--- begin EXERCISE MATERIAL ---

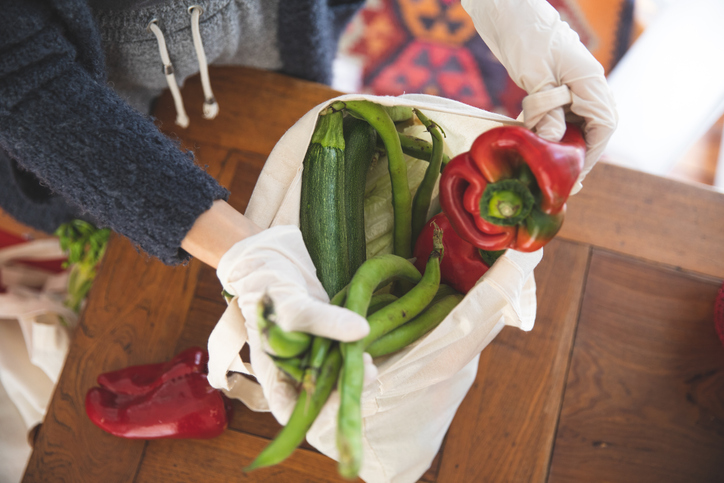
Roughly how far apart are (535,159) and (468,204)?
73mm

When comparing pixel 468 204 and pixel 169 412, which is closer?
pixel 468 204

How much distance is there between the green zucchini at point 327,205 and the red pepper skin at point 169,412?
0.76 ft

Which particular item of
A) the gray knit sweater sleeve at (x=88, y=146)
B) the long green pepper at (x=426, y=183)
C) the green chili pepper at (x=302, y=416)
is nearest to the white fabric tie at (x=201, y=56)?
the gray knit sweater sleeve at (x=88, y=146)

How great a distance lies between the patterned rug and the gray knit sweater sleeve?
3.01 feet

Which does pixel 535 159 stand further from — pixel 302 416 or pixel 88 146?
pixel 88 146

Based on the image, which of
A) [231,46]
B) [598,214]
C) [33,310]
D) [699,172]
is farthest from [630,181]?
[33,310]

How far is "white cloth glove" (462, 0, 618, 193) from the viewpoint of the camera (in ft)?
1.38

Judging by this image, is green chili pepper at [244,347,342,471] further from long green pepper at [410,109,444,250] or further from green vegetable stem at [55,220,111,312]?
green vegetable stem at [55,220,111,312]

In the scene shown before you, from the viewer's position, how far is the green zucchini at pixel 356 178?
0.52 m

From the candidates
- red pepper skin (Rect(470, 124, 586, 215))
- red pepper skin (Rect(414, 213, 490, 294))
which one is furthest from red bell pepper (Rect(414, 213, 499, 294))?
red pepper skin (Rect(470, 124, 586, 215))

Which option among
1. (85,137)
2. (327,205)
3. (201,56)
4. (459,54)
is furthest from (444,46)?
(85,137)

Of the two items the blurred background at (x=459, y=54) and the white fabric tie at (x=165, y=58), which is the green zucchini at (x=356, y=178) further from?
the blurred background at (x=459, y=54)

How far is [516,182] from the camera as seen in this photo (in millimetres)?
388

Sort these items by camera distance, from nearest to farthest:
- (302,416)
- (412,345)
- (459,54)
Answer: (302,416), (412,345), (459,54)
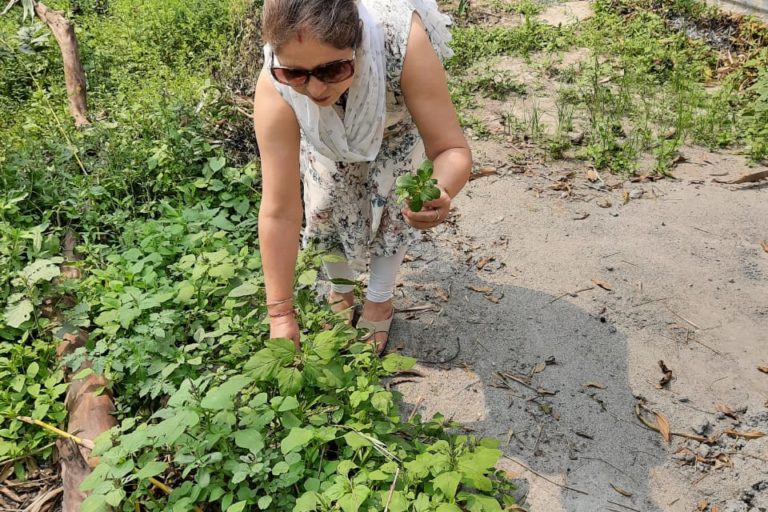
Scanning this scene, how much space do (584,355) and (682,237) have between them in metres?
1.16

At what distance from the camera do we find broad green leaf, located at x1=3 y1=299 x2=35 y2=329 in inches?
115

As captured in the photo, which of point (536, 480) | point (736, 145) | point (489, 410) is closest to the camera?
point (536, 480)

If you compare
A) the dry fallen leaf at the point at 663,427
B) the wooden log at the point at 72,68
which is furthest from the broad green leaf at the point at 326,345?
the wooden log at the point at 72,68

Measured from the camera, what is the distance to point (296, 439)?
6.87 ft

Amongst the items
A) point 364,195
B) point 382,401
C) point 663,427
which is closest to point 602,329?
point 663,427

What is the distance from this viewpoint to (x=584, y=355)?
10.3ft

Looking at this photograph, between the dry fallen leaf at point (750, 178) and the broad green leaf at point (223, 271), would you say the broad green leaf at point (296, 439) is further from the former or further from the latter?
the dry fallen leaf at point (750, 178)

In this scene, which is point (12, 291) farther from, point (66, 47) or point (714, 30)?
point (714, 30)

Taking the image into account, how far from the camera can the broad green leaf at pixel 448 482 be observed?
2.01 metres

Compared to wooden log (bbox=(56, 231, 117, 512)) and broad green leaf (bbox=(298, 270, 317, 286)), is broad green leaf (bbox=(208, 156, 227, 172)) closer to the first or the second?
wooden log (bbox=(56, 231, 117, 512))

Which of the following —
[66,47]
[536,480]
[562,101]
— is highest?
[66,47]

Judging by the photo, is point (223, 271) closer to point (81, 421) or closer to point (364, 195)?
point (364, 195)

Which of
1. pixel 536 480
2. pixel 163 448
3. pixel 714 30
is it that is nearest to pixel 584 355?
pixel 536 480

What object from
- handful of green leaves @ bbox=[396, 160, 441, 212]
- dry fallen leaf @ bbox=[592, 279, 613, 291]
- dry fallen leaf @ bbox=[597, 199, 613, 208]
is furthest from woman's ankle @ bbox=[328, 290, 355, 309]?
dry fallen leaf @ bbox=[597, 199, 613, 208]
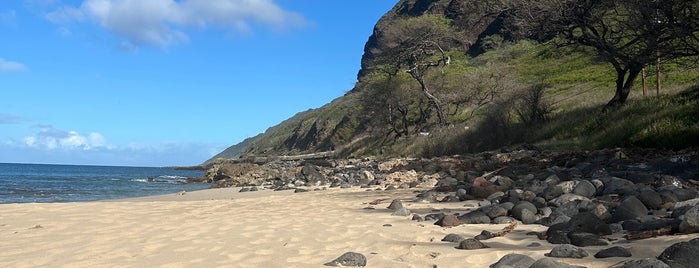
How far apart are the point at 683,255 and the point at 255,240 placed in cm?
423

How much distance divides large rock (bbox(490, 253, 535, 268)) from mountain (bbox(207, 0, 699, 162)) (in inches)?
464

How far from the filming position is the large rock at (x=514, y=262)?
14.1ft

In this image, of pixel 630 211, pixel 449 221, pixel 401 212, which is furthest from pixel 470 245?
pixel 401 212

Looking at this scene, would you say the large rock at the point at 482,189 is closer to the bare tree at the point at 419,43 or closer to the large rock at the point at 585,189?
the large rock at the point at 585,189

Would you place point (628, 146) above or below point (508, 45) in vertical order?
below

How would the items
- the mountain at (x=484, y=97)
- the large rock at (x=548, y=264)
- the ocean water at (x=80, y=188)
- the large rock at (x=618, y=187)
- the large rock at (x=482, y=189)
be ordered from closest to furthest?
the large rock at (x=548, y=264)
the large rock at (x=618, y=187)
the large rock at (x=482, y=189)
the mountain at (x=484, y=97)
the ocean water at (x=80, y=188)

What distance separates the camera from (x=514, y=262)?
436 centimetres

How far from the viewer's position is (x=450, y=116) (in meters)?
40.2

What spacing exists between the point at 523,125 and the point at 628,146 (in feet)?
28.1

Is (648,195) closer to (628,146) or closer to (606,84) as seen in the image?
(628,146)

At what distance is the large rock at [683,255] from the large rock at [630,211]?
6.83 feet

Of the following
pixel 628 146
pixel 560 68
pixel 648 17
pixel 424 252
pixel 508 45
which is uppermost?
pixel 508 45

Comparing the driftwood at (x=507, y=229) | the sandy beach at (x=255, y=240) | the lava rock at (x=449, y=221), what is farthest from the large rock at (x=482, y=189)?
the driftwood at (x=507, y=229)

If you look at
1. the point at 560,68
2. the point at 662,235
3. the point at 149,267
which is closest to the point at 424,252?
the point at 662,235
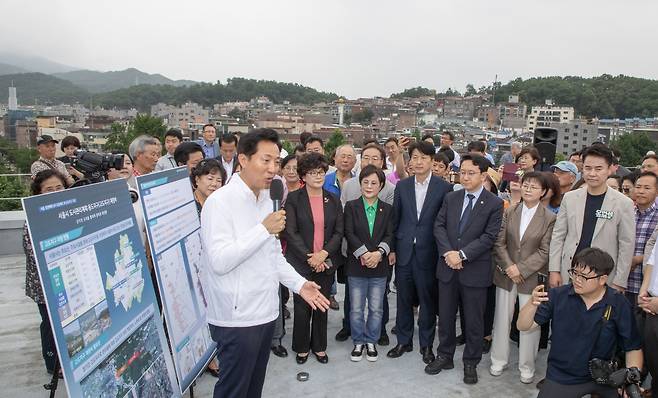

--- end EXERCISE MATERIAL ---

GOAL. Rewrite the entire listing above with "white fabric tie" swapped for "white cloth strap" wherever it appears, keeping all other text unchanged and omitting the pictures.

TASK SOLUTION.
Roughly how far apart are (535,159) and (468,204)?
73mm

When comparing pixel 468 204 and pixel 169 412, which is closer?
pixel 468 204

How much distance is there between the green zucchini at point 327,205 and the red pepper skin at point 169,412?
0.76 ft

Which particular item of
A) the gray knit sweater sleeve at (x=88, y=146)
B) the long green pepper at (x=426, y=183)
C) the green chili pepper at (x=302, y=416)
is nearest to the white cloth strap at (x=201, y=56)?
the gray knit sweater sleeve at (x=88, y=146)

How great a distance lies between the patterned rug and the gray knit sweater sleeve?
3.01 feet

Which does pixel 535 159 stand further from — pixel 302 416 or pixel 88 146?
pixel 88 146

Based on the image, which of
A) [231,46]
B) [598,214]
C) [33,310]
D) [699,172]
is farthest from [630,181]?
[33,310]

How far is "white cloth glove" (462, 0, 618, 193) from the viewpoint of the camera (in ft)?
1.38

Judging by this image, is green chili pepper at [244,347,342,471] further from long green pepper at [410,109,444,250] or further from green vegetable stem at [55,220,111,312]?
green vegetable stem at [55,220,111,312]

In the scene shown before you, from the viewer's position, how far is the green zucchini at pixel 356 178?
0.52 m

From the candidates
- red pepper skin (Rect(470, 124, 586, 215))
- red pepper skin (Rect(414, 213, 490, 294))
which one is furthest from red bell pepper (Rect(414, 213, 499, 294))?
red pepper skin (Rect(470, 124, 586, 215))

Which option among
1. (85,137)
2. (327,205)
3. (201,56)
4. (459,54)
is furthest from (444,46)?
(85,137)

Of the two items the blurred background at (x=459, y=54) and the white cloth strap at (x=165, y=58), which is the green zucchini at (x=356, y=178) further from?
the blurred background at (x=459, y=54)

How far is [516,182] from the camera as seen in this photo (in millimetres)?
388

Sort these items by camera distance, from nearest to farthest:
- (302,416)
- (412,345)
- (459,54)
Answer: (302,416), (412,345), (459,54)
Scanning this scene, how much space do (584,355) and (682,237) have between them in metres?
1.16

At what distance from the camera do we find broad green leaf, located at x1=3 y1=299 x2=35 y2=329 in inches?
115

As captured in the photo, which of point (536, 480) | point (736, 145) | point (489, 410) is closest to the camera?
point (536, 480)

If you compare
A) the dry fallen leaf at the point at 663,427
B) the wooden log at the point at 72,68
which is furthest from the broad green leaf at the point at 326,345?
the wooden log at the point at 72,68

Measured from the camera, what is the distance to point (296, 439)?
6.87 ft

Amongst the items
A) point 364,195
B) point 382,401
C) point 663,427
which is closest to point 602,329?
point 663,427

What is the distance from this viewpoint to (x=584, y=355)?
10.3ft

Looking at this photograph, between the dry fallen leaf at point (750, 178) and the broad green leaf at point (223, 271), would you say the broad green leaf at point (296, 439) is further from the former or further from the latter?
the dry fallen leaf at point (750, 178)

In this scene, which is point (12, 291) farther from, point (66, 47) or point (714, 30)?
point (714, 30)

Taking the image into account, how far from the camera can the broad green leaf at pixel 448 482 be observed?
2.01 metres

Compared to wooden log (bbox=(56, 231, 117, 512)) and broad green leaf (bbox=(298, 270, 317, 286)), is broad green leaf (bbox=(208, 156, 227, 172)) closer to the first or the second?
wooden log (bbox=(56, 231, 117, 512))

Which of the following —
[66,47]
[536,480]
[562,101]
— is highest?
[66,47]

Judging by the photo, is point (223, 271) closer to point (81, 421) or closer to point (364, 195)?
point (364, 195)

Which of
1. pixel 536 480
2. pixel 163 448
3. pixel 714 30
is it that is nearest to pixel 584 355?
pixel 536 480

What object from
- handful of green leaves @ bbox=[396, 160, 441, 212]
- dry fallen leaf @ bbox=[592, 279, 613, 291]
- dry fallen leaf @ bbox=[597, 199, 613, 208]
is furthest from woman's ankle @ bbox=[328, 290, 355, 309]?
dry fallen leaf @ bbox=[597, 199, 613, 208]
How far apart are the point at 683,255 and the point at 255,240 placed in cm?
423

How much distance divides large rock (bbox(490, 253, 535, 268)) from mountain (bbox(207, 0, 699, 162)) (in inches)?
464

How far from the filming position is the large rock at (x=514, y=262)?
14.1ft

In this image, of pixel 630 211, pixel 449 221, pixel 401 212, which is furthest from pixel 470 245?
pixel 401 212

Looking at this scene, would you say the large rock at the point at 482,189 is closer to the bare tree at the point at 419,43 or closer to the large rock at the point at 585,189?
the large rock at the point at 585,189

Would you place point (628, 146) above or below point (508, 45) in vertical order?
below

How would the items
- the mountain at (x=484, y=97)
- the large rock at (x=548, y=264)
- the ocean water at (x=80, y=188)
- the large rock at (x=618, y=187)
- the large rock at (x=482, y=189)
be ordered from closest to furthest?
the large rock at (x=548, y=264)
the large rock at (x=618, y=187)
the large rock at (x=482, y=189)
the mountain at (x=484, y=97)
the ocean water at (x=80, y=188)

What distance separates the camera from (x=514, y=262)?
436 centimetres

How far from the viewer's position is (x=450, y=116) (in meters)?
40.2

What spacing exists between the point at 523,125 and the point at 628,146 (in feet)?
28.1

Is (648,195) closer to (628,146) or closer to (606,84) as seen in the image?
(628,146)

At what distance is the large rock at [683,255] from the large rock at [630,211]?
6.83 feet

Of the following
pixel 628 146
pixel 560 68
pixel 648 17
pixel 424 252
pixel 508 45
which is uppermost?
pixel 508 45

Comparing the driftwood at (x=507, y=229) | the sandy beach at (x=255, y=240) | the lava rock at (x=449, y=221), what is farthest from the large rock at (x=482, y=189)?
the driftwood at (x=507, y=229)

If you look at
1. the point at 560,68
2. the point at 662,235
3. the point at 149,267
which is closest to the point at 424,252?
the point at 662,235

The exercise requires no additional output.